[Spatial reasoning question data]
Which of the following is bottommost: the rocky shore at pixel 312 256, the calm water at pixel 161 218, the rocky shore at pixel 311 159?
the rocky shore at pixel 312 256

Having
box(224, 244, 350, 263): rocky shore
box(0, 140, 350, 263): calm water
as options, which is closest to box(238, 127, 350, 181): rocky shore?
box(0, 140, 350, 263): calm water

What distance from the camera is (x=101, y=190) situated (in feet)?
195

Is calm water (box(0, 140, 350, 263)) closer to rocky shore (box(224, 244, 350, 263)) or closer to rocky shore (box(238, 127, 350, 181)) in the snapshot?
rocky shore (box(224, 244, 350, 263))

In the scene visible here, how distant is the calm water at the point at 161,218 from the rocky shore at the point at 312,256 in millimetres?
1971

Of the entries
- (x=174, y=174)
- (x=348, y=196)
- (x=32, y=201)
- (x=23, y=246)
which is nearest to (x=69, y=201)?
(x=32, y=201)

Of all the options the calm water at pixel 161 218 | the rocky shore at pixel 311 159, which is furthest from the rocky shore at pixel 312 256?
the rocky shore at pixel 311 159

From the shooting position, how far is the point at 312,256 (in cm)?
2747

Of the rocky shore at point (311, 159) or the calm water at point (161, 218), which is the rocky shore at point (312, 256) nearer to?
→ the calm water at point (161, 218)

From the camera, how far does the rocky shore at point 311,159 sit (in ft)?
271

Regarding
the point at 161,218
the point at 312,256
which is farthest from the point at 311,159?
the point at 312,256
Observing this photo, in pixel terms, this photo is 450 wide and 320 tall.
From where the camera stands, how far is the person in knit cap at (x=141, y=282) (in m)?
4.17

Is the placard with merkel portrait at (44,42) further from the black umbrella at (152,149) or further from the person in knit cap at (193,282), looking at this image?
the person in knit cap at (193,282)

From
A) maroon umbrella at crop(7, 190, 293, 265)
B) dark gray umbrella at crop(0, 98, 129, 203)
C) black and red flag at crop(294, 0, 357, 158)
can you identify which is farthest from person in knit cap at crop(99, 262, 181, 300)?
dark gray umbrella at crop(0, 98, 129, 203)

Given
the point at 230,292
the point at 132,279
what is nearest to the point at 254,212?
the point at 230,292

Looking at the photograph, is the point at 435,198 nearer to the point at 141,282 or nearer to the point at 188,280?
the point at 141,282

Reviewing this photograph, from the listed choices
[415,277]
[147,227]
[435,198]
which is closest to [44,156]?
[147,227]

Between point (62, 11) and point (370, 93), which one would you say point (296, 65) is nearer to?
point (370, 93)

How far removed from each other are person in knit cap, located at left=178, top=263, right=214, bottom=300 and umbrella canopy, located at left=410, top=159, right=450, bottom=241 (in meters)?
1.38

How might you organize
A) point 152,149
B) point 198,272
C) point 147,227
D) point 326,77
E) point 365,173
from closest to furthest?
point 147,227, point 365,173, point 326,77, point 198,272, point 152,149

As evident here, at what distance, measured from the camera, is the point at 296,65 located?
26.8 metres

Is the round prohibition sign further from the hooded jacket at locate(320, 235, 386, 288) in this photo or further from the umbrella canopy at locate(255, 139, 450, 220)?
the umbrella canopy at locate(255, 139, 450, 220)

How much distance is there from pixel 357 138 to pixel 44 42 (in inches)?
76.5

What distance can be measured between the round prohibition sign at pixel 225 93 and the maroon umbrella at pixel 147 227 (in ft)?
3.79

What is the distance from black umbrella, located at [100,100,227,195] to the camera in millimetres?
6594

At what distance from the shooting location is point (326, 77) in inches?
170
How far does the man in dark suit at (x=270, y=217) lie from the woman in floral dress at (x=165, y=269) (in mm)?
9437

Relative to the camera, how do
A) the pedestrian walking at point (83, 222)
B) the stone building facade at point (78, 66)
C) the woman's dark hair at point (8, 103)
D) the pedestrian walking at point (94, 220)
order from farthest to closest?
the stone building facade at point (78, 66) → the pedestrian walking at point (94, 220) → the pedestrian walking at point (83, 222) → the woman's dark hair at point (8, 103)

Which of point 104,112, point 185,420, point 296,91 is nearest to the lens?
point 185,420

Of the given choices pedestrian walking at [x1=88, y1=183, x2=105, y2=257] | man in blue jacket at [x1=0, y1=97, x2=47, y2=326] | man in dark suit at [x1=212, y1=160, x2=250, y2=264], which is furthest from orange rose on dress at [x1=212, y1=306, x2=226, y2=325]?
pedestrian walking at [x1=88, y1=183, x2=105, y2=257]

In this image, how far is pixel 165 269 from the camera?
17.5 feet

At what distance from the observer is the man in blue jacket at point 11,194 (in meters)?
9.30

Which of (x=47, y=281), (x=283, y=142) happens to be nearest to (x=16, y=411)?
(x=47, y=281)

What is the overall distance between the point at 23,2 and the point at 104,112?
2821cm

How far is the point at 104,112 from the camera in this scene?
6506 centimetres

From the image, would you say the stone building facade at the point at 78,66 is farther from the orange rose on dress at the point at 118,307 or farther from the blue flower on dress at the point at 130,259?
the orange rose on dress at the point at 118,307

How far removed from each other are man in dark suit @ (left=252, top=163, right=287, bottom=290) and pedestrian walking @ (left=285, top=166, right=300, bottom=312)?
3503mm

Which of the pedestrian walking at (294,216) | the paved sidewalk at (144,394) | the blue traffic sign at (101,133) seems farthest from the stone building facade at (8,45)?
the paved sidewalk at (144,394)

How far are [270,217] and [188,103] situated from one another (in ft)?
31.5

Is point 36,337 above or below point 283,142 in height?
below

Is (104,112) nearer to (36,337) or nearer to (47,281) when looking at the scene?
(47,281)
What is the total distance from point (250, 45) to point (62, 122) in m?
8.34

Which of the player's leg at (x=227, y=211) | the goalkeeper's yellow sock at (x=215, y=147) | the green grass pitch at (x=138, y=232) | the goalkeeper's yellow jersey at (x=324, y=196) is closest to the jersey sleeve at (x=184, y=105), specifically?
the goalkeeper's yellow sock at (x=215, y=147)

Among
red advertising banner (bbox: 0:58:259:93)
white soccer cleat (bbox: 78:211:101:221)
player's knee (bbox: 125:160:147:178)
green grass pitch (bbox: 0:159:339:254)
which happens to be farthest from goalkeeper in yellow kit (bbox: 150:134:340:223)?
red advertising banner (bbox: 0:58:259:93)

**AIM OF THE TASK**
Extract every line above exactly as it stands.

**FINAL ANSWER**
Which of the following is bottommost: the rocky shore at pixel 312 256, the calm water at pixel 161 218, the rocky shore at pixel 311 159?
the rocky shore at pixel 312 256

Having
box(224, 244, 350, 263): rocky shore
box(0, 140, 350, 263): calm water
as options, which is closest to box(238, 127, 350, 181): rocky shore?
box(0, 140, 350, 263): calm water

What distance from the camera is (x=101, y=190) situated (in feet)?
195

Is calm water (box(0, 140, 350, 263)) closer to rocky shore (box(224, 244, 350, 263)) or closer to rocky shore (box(238, 127, 350, 181)) in the snapshot?
rocky shore (box(224, 244, 350, 263))

In the scene visible here, how distant is the calm water at the point at 161,218 from the rocky shore at the point at 312,256 in millimetres?
1971

Of the entries
- (x=174, y=174)
- (x=348, y=196)
- (x=32, y=201)
- (x=23, y=246)
which is nearest to (x=69, y=201)?
(x=32, y=201)

Of all the options the calm water at pixel 161 218 | the rocky shore at pixel 311 159, which is furthest from the rocky shore at pixel 312 256?
the rocky shore at pixel 311 159

From the shooting position, how far is the point at 312,256 (in cm)?
2747

Of the rocky shore at point (311, 159) or the calm water at point (161, 218), which is the rocky shore at point (312, 256) nearer to?
→ the calm water at point (161, 218)

From the camera, how far does the rocky shore at point 311,159 sit (in ft)?
271

Regarding
the point at 161,218
the point at 312,256
which is farthest from the point at 311,159?
the point at 312,256
Observing this photo, in pixel terms, this photo is 450 wide and 320 tall.
From where the camera stands, how far is the person in knit cap at (x=141, y=282) (in m)?
4.17

Is the placard with merkel portrait at (44,42) further from the black umbrella at (152,149) or further from the person in knit cap at (193,282), looking at this image?
the person in knit cap at (193,282)

From
A) maroon umbrella at crop(7, 190, 293, 265)
B) dark gray umbrella at crop(0, 98, 129, 203)
C) black and red flag at crop(294, 0, 357, 158)
can you identify which is farthest from person in knit cap at crop(99, 262, 181, 300)?
dark gray umbrella at crop(0, 98, 129, 203)

Given
the point at 230,292
the point at 132,279
what is nearest to the point at 254,212?
the point at 230,292

Looking at the photograph, is the point at 435,198 nearer to the point at 141,282 or nearer to the point at 188,280?
the point at 141,282

Reviewing this photograph, from the listed choices
[415,277]
[147,227]
[435,198]
which is closest to [44,156]?
[147,227]

Between point (62, 11) and point (370, 93), which one would you say point (296, 65) is nearer to?
point (370, 93)

How far removed from each other are person in knit cap, located at left=178, top=263, right=214, bottom=300 and umbrella canopy, located at left=410, top=159, right=450, bottom=241 (in meters)?
1.38

How might you organize
A) point 152,149
B) point 198,272
C) point 147,227
D) point 326,77
E) point 365,173
from closest to furthest?
point 147,227, point 365,173, point 326,77, point 198,272, point 152,149

As evident here, at what distance, measured from the camera, is the point at 296,65 located?
26.8 metres

Is the round prohibition sign further from the hooded jacket at locate(320, 235, 386, 288) in this photo or further from the umbrella canopy at locate(255, 139, 450, 220)?
the umbrella canopy at locate(255, 139, 450, 220)

How much distance is there from pixel 357 138 to pixel 44 42 (in inches)?
76.5

What distance can be measured between the round prohibition sign at pixel 225 93 and the maroon umbrella at pixel 147 227 (in ft)?
3.79

What is the distance from black umbrella, located at [100,100,227,195] to the camera in millimetres?
6594

At what distance from the shooting location is point (326, 77) in inches?
170
How far does the man in dark suit at (x=270, y=217) lie from the woman in floral dress at (x=165, y=269) (in mm)?
9437

Relative to the camera, how do
A) the pedestrian walking at point (83, 222)
B) the stone building facade at point (78, 66)
C) the woman's dark hair at point (8, 103)
D) the pedestrian walking at point (94, 220)
order from farthest to closest?
the stone building facade at point (78, 66) → the pedestrian walking at point (94, 220) → the pedestrian walking at point (83, 222) → the woman's dark hair at point (8, 103)

Which of point 104,112, point 185,420, point 296,91 is nearest to the lens?
point 185,420

Of the given choices pedestrian walking at [x1=88, y1=183, x2=105, y2=257] | man in blue jacket at [x1=0, y1=97, x2=47, y2=326] | man in dark suit at [x1=212, y1=160, x2=250, y2=264], which is furthest from orange rose on dress at [x1=212, y1=306, x2=226, y2=325]?
pedestrian walking at [x1=88, y1=183, x2=105, y2=257]

In this image, how far is pixel 165 269 from the camera?
17.5 feet

At what distance from the observer is the man in blue jacket at point 11,194 (in meters)?
9.30

Which of (x=47, y=281), (x=283, y=142) happens to be nearest to (x=16, y=411)?
(x=47, y=281)

What is the overall distance between the point at 23,2 and the point at 104,112?
2821cm

How far is the point at 104,112 from the camera in this scene?
6506 centimetres

From the image, would you say the stone building facade at the point at 78,66 is farther from the orange rose on dress at the point at 118,307 or farther from the blue flower on dress at the point at 130,259?
the orange rose on dress at the point at 118,307

How far removed from each other are man in dark suit @ (left=252, top=163, right=287, bottom=290) and pedestrian walking @ (left=285, top=166, right=300, bottom=312)?
3503mm

Which of the pedestrian walking at (294,216) | the paved sidewalk at (144,394) | the blue traffic sign at (101,133) seems farthest from the stone building facade at (8,45)?
the paved sidewalk at (144,394)

How far are [270,217] and [188,103] situated from one another (in ft)?
31.5

Is point 36,337 above or below point 283,142 in height?
below

Is (104,112) nearer to (36,337) or nearer to (47,281) when looking at the scene?
(47,281)
What is the total distance from point (250, 45) to point (62, 122) in m?
8.34

Which of the player's leg at (x=227, y=211) | the goalkeeper's yellow sock at (x=215, y=147) | the green grass pitch at (x=138, y=232) | the goalkeeper's yellow jersey at (x=324, y=196) is closest to the jersey sleeve at (x=184, y=105), specifically?
the goalkeeper's yellow sock at (x=215, y=147)

Among
red advertising banner (bbox: 0:58:259:93)
white soccer cleat (bbox: 78:211:101:221)
player's knee (bbox: 125:160:147:178)
green grass pitch (bbox: 0:159:339:254)
which happens to be farthest from goalkeeper in yellow kit (bbox: 150:134:340:223)?
red advertising banner (bbox: 0:58:259:93)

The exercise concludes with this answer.